Brief A
Answer from the passage on fungicides and soil microbes:
(i) Which two fungicides did Zhang et al. and Han et al. report obviously reduced bacterial community diversity and network complexity?
(ii) According to Yan et al., what did the presence of chloramphenicol increase?
(iii) Which four fungicides does the present study compare?
Brief B
Change the stretch of the passage on fungicides and soil microbes from "The effect of" through "using high-throughput sequencing.", replacing "ginseng" with "tomato".

Selected passage
____________

The microbial community as the vital core of soil ecological environment is responsible in nutrient cycling, plant growth, resistance, and stress response. There are many studies focuseing on fungicides that are responsible for microbial community composition and diversity as well as metabolic activity. Fang et al. [Citation4] evaluated the efficiency of fungicides chloropicrin, dimethyl disulfide, dazomet, allyl isothiocyanate, and 1,3-dichloropropene on soil-borne diseases and pests’ control, and concluded the significant changes of denitrifying bacteria community abundance. Zhang et al. [Citation7] and Han et al. [Citation8] reported fungicide difenoconazole and tebuconazole obviously reduced bacterial community diversity and network complexity. Yan et al. [Citation9] pointed out the presence of chloramphenicol increased the inhibitory effect of carbendazim on the fungi/bacteria ratio. Wang et al. [Citation10] reported that the repeated application of carbendazim reduces soil microbial diversity and temporarily altered bacterial community composition, and suggest that carbendazim should be frequently applied during plant growing season to control fungal and foliage diseases of cultivable crops. The fungicides may cause an increase in Gram-positive bacteria and decrease in Gram-negative bacteria and fungi, and the beneficial microorganisms have the potential to prevent further infection of pathogen infection and control pests/diseases and promote plant growth, such as Chaetomium, Pseudomonas, and Bacillus that are considered as bio-controller and direct-attack soil-borne diseases [Citation2,Citation11,Citation12].
The effect of fungicides on the soil microbial community varies with fungicides character, type, and dosage as well as soil and crop types. Accordingly, the present study focuses on the comparison of four typical fungicides dazomet, dimethyl disulfide, calcium cyanamide, and carbendazim in ginseng field to evaluate the impact of the different fungicides on the soil bacterial and fungal communities’ composition and diversity at the molecular level by using high-throughput sequencing.

____________

Given information
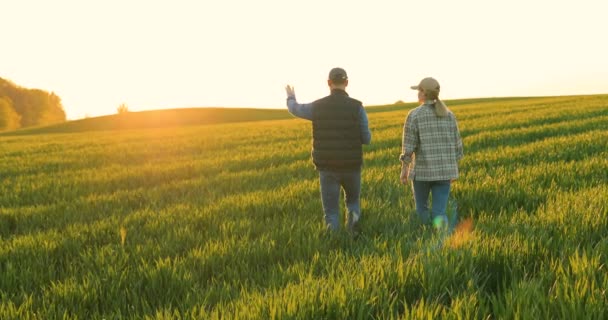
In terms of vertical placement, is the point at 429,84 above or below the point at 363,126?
above

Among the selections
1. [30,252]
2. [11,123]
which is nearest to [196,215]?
[30,252]

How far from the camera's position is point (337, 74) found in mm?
5789

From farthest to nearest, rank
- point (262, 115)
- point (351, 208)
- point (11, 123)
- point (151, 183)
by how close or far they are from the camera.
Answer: point (11, 123) < point (262, 115) < point (151, 183) < point (351, 208)

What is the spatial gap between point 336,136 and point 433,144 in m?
1.15

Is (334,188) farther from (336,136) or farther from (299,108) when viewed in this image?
(299,108)

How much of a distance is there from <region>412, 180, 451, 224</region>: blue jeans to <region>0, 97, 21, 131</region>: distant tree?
91110mm

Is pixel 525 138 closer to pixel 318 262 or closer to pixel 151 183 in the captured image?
pixel 151 183

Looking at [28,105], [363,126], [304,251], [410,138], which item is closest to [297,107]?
[363,126]

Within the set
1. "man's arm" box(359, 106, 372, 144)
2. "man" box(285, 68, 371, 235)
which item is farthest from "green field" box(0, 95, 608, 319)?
"man's arm" box(359, 106, 372, 144)

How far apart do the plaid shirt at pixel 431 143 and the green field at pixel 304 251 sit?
636 millimetres

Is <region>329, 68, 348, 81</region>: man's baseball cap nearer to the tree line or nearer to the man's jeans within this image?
the man's jeans

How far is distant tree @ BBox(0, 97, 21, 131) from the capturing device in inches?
3214

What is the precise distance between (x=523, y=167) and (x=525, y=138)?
5.68 m

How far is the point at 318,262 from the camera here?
441cm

____________

Exercise response A
(i) Difenoconazole and tebuconazole.
(ii) The inhibitory effect of carbendazim on the fungi/bacteria ratio.
(iii) Dazomet, dimethyl disulfide, calcium cyanamide, and carbendazim.

Exercise response B
The effect of fungicides on the soil microbial community varies with fungicides character, type, and dosage as well as soil and crop types. Accordingly, the present study focuses on the comparison of four typical fungicides dazomet, dimethyl disulfide, calcium cyanamide, and carbendazim in tomato field to evaluate the impact of the different fungicides on the soil bacterial and fungal communities’ composition and diversity at the molecular level by using high-throughput sequencing.